In a May 29 letter, Hobgood said the Council hadn’t decided whether the SCADA system is essential to the reservoir’s management. The city, which owns one quarter of the as-yet-unopened reservoir, with the rest owned by the water authority, would be responsible for paying 25 percent of the SCADA system’s cost.
Water authority general manager Glenn Page said the SCADA is needed because the reservoir’s operator works an 8 a.m. to 4:30 p.m. schedule five days a week, and being able to remotely monitor and operate the dam is essential.
Page said the water authority has worked on the SCADA’s design for two years and has been ready to go out to bid for two months. He said there is urgency to get the project bid soon in order to have it ready for summer 2013, when water demand is highest, because it must be advertised for a month, then construction will take nine months.

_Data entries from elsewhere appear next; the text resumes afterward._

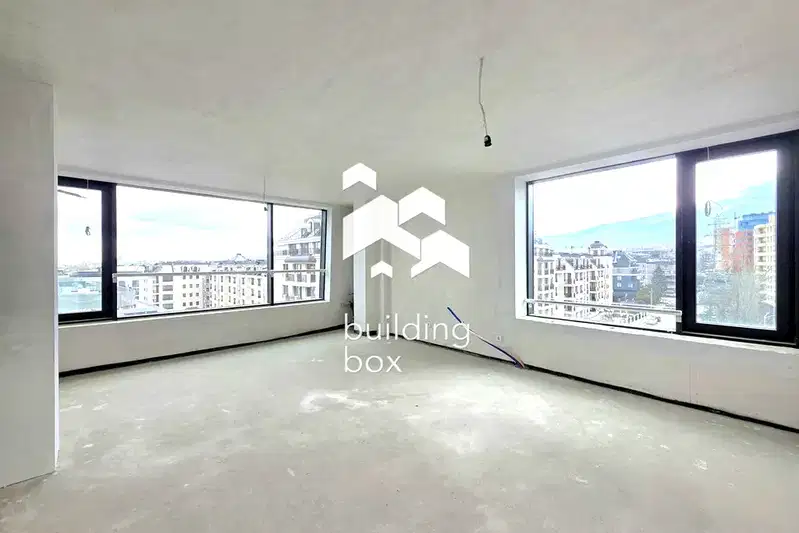 4-bedroom apartment in Sofiya, Krystova Vada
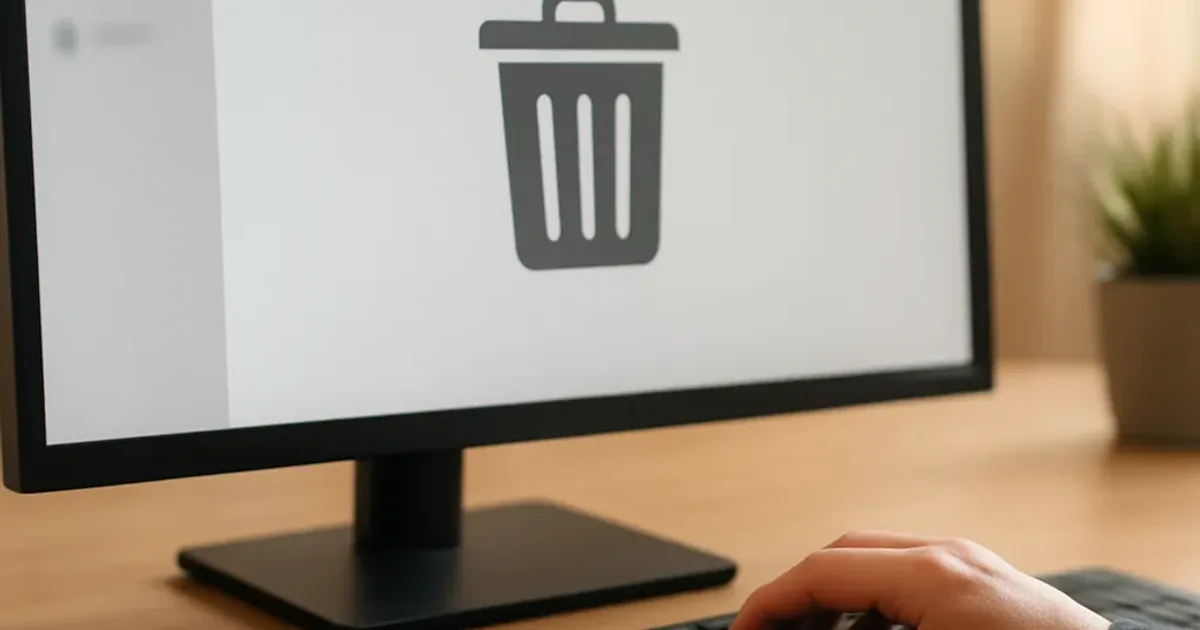 Corbeille Windows 11 vidée : récupérer vos fichiers sans logiciel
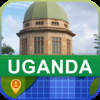 Offline Uganda Map - World Offline Maps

“It’s a construction project,” he said. “It doesn’t happen overnight.”
While Page said Canton City Council plans to discuss the SCADA system at its Thursday meeting, water authority board members checked the city’s website to find no mention of the project on the listed agenda during their meeting.
Page said that if Canton doesn’t approve the SCADA system by the water authority’s next meeting, the authority would likely take the case to arbitration, which is called for in Hickory Log Creek’s joint user agreement. According to state law, each side would pick an arbitrator; the two arbitrators would then pick a third arbitrator. Page said the three-person panel would then hear the case and make a binding decision or meet “somewhere in the middle” and give direction about what to do.
In his May 29 letter to Bacon, Hobgood said the council will move forward on authorizing the SCADA’s construction at its own pace. He also asks that the water authority consider giving up its right of first refusal to any sale the city of Canton wants to make on the reservoir.
While Bacon wrote Hobgood last month saying the water authority would consider letting the city sell its share of Hickory Log Creek to the Cherokee County Water and Sewerage Authority, Hobgood wrote back that the city is in a “non-negotiable” position because of the water authority’s refusal to give up its right of first refusal.
Increased expenses have led the city of Canton to sell its share in the reservoir, which has seen its total cost rise to nearly $100 million from $20 million when first planned in 2000. The 414-acre reservoir is designed to deliver water through a 1.5-mile pipeline into the Etowah River, where it would flow into Lake Allatoona where the water authority withdraws water for its customers, which include Cobb and Paulding counties and the cities of Marietta and Smyrna. But the opening of the dam has also been delayed because the Army Corps of Engineers has yet to approve the water authority’s plan for water withdrawal.